Por un lado aumenta el nivel artístico de los álbumes, ya que estamos hablando de gente como Humberto Ramos que después de estar flirteando cuatro años con Soleil se ha metido en el mercado europeo con K , John Cassaday poniendo su inconmensurable talento al servicio de Fabien Nury en Yo soy legión (impresionante) y ahora Terry Dobson con Sueños: Coralina, bajo guión de D.P. Filippi. Y como consecuencia de ese aumento de nivel, la gente compra los álbumes franceses tanto (o más) que el cómic americano, lo que fortalece sus editoriales lo suficiente como para permitirse firmas de la talla de las que he mencionado. Es la pescadilla que se muerde la cola.

Son tres años de trabajo y eso se nota porque el producto final es de una calidad y una belleza muy grandes. Sueños es una historia situada hacia el siglo XIX en la que Coraline, una joven institutriz, tiene que hacerse cargo de un joven genio que vive recluido en su mansión inventado toda clase de aparatos y máquinas.
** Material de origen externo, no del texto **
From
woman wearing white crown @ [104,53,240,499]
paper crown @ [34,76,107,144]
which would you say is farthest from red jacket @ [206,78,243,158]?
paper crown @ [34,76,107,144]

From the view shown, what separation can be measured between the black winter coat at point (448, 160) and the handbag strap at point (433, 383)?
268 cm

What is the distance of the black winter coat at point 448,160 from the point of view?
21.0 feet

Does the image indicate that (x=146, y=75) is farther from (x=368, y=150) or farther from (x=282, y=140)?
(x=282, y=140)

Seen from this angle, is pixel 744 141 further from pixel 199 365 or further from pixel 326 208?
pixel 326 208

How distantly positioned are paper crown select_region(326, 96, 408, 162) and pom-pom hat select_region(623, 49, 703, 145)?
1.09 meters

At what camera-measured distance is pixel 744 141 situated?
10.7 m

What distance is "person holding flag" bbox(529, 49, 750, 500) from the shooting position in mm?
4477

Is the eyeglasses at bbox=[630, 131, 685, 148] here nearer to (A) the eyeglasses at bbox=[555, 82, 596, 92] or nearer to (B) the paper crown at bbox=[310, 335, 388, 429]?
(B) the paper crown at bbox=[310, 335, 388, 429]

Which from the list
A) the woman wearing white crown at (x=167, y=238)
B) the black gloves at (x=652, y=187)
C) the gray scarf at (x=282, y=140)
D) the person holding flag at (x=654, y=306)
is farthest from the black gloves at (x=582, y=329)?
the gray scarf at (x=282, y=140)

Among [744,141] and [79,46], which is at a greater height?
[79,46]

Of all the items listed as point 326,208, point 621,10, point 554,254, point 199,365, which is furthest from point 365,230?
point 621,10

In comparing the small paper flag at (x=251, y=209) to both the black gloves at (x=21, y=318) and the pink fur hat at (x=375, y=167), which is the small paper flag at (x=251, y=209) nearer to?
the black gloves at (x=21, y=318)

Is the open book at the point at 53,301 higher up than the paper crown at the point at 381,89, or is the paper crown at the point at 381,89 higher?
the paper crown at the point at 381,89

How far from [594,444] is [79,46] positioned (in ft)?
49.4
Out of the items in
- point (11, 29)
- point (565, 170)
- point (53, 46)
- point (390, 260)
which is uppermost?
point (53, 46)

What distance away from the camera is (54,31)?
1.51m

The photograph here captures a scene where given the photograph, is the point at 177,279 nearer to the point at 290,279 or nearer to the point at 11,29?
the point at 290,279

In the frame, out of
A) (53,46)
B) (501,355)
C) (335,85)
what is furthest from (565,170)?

A los problemas de entender al susceptible genio se unirán unos extraños sueños que tendrá Coraline en los que viajará por diversos mundos, sin saber muy bien si existe un nexo con la realidad.

Como envidio a los franceses en este sentido, ya que tienen una cultura de cómic mucho más poderosa que la que tenemos nosotros. Y eso, pese a que el talento es algo que sobra en este país, pero es lo mismo de siempre, tienen que trabajar para editoriales de fuera si se quieren dedicar a esto en serio. El día que la cosa cambie y haya una verdadera industria del cómic español será un verdadero milagro.